Die Handwerkskammer und die Hamburger Sparkasse (Haspa) haben die Quereinsteigerin jetzt zur Hamburger „Handwerkerin des Jahres“ gekürt. Anett Arnold zeige, „wie man Handwerksbetriebe übernimmt und erfolgreich weiterführt“, sagte Haspa-Vorstandssprecher Harald Vogelsang in der Laudatio. „Die Kombination von handwerklichem Können und unternehmerischem Mut ist weiterhin ein goldener Boden.“
Anett Arnolds Weg zum Handwerk und in die Selbstständigkeit verlief auf Umwegen: Die Mecklenburgerin studierte Landschaftsarchitektur und arbeitete auch viele Jahre in diesem Beruf. „Er hat großen Spaß gemacht und manchmal vermisse ich das heute noch.“ Doch als ihr Sohn vor knapp zehn Jahren zum Studium nach Berlin ging, war das für Anett Arnold ein guter Zeitpunkt, bei ihrem Arbeitgeber in Rostock zu kündigen und beruflich ein zweites Mal zu beginnen. „Ich hatte das Glück, eine Firma zu finden, die einen 42 Jahre alten Lehrling nimmt.“
Sowohl die Buchbinderei Anke Metz in Hummelsbüttel als auch die Auszubildende mit abgeschlossenem Studium wussten, worauf sie sich einlassen. Schon viele Jahre lang hatte
Anett Arnold das Handwerk als Hobby betrieben und Kurse belegt – unter anderem bei Metz in Hummelsbüttel. „Eine sehr klassische und eine Restaurierwerkstatt.“ Genau das ist es, was sie an der Buchbinderei besonders interessiert. Die Lehre zog sie in eineinhalb statt in den üblichen drei Jahren durch, wechselte dann als Gesellin in die Firma der Hamburger Innungs-Obermeisterin Karen Begemann und übernahm zum 1. September 2013 die Buchbinderei Ingeborg Hartmann. Ein gutes Dutzend dieser Handwerksbetriebe existieren noch in Hamburg.

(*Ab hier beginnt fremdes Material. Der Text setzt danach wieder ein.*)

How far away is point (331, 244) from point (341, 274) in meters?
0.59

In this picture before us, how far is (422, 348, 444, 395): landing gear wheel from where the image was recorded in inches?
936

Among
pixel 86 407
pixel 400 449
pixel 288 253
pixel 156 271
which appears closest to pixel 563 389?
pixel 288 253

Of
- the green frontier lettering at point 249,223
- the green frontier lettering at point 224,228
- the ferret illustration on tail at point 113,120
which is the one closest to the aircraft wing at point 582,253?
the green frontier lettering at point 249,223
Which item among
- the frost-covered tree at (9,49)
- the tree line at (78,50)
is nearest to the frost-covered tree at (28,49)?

„Einen festen Kundenstamm zu haben, hat mir in der Anfangszeit Sicherheit gegeben, mittlerweile habe ich aber sehr viele neue Kunden gewonnen“, sagt Anett Arnold. Sie freue sich über jeden Studenten, der seine Bachelorarbeit von ihr binden lasse, auch, wenn sie mehr auf das „gehobene Segment“ und teurere Arbeiten spezialisiert ist.
Oft sind es private Sammler, die mit einem Buch zu ihr kommen. „Machen Sie was Schönes draus“, lautet dann der Auftrag. „An Büchern interessiert mich zuallererst der Inhalt. Um die äußere Hülle zu gestalten, muss ich ihn kennen. Die Art des Einbandes und speziell das Papier werden danach ausgewählt.“ Das kann dann auch mal eine Tapete sein. Einem Gedichtband des amerikanischen Lyrikers Walt Whitman gab sie einen Einband aus Steinfurnier. Es ist eines der privaten Projekte, die Anett Arnold auf Messen zeigt und in denen das Handwerk zur Kunst wird.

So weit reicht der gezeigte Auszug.